Custom argues that U.S. Bank fails to allege sufficient facts to state its fraud claim. Federal Rule of Civil Procedure 9(b) requires fraud claims to be stated with particularity. The elements of fraud in Nevada include: (1) a false representation, (2) knowledge or belief that the representation is false, (3) an intention to induce the plaintiff to act or refrain from acting in reliance on the misrepresentation, (4) justifiable reliance upon the representation, and (5) damage to the plaintiff as a result of the reliance.[34]

U.S. Bank has adequately alleged facts to establish the first element of fraud but not the others. Taking as true U.S. Bank's allegations that Custom "represented to U.S. Bank that it had an obligation to pay for the defense and indemnify U.S. Bank, " U.S. Bank has not alleged sufficient facts to support a finding that Custom knew its representation was false, that it intended to induce U.S. Bank to act or refrain from acting, that U.S. Bank justifiably relied on this representation, or that U.S. Bank was damaged by this representation. U.S. Bank states it "justifiably relied" on the misrepresentation. But this is a conclusory statement that must be ignored. U.S. Bank also alleges that Custom knew its representation was false because it later breached. But the mere fact that a party breaches a contract is not enough to establish Custom knew its representations were false or that it intended to induce U.S. Bank to take or forego an action.
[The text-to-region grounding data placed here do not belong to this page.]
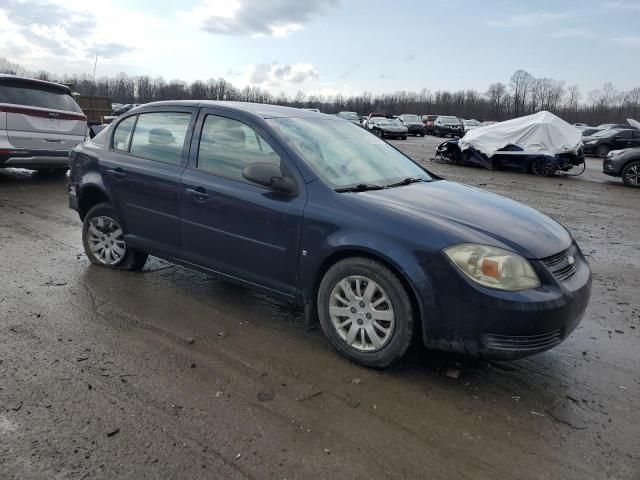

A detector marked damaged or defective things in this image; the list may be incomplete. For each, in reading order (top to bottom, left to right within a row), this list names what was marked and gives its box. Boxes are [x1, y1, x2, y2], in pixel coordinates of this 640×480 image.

damaged car [436, 112, 584, 176]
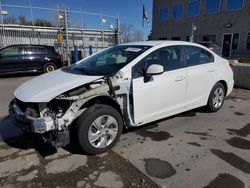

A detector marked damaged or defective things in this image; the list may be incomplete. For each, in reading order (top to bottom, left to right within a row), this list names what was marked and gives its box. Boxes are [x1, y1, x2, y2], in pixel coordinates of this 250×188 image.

dented hood [14, 69, 102, 102]
detached bumper cover [9, 100, 54, 134]
crumpled front bumper [9, 100, 55, 134]
damaged front end [9, 77, 112, 148]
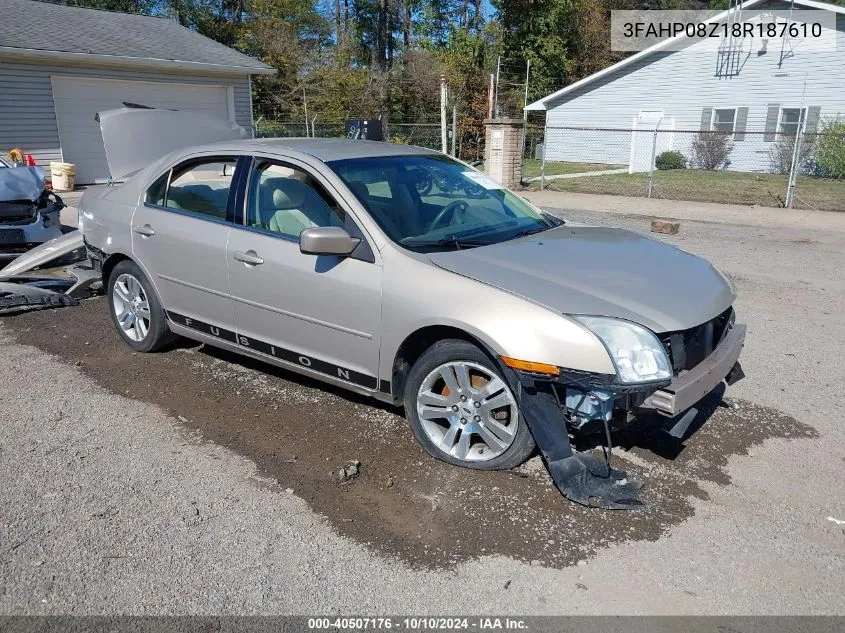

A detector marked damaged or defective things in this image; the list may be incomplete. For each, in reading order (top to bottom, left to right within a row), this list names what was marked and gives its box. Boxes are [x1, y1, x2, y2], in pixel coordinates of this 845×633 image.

damaged ford fusion [77, 107, 740, 508]
front end damage [498, 312, 740, 508]
broken headlight [572, 314, 668, 382]
crumpled bumper [640, 324, 744, 418]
U.S. Bank does not explain how its "defense costs" can constitute damages flowing from a representation that Custom would indemnify U.S. Bank-an obligation already contained in the parties' contract. I therefore find U.S. Bank has failed to state its fraud claim.

Rule 15 requires me to "freely give leave [to amend] when justice so requires."[35] The Ninth Circuit has long recognized that this policy is "to be applied with extreme liberality."[36] I therefore dismiss U.S. Bank's third claim for relief asserting fraud with leave to amend.


IT IS THEREFORE ORDERED that defendant Recovery Services Northwest, Inc.'s motion to dismiss (Dkt. #24) is GRANTED as to U.S. Bank's third cause of action for fraud but DENIED as to all of U.S. Bank's other claims.

IT IS FURTHER ORDERED U.S. Bank may amend its complaint within 30 days of entry of this Order, if sufficient facts exist to support its proposed fraud claim.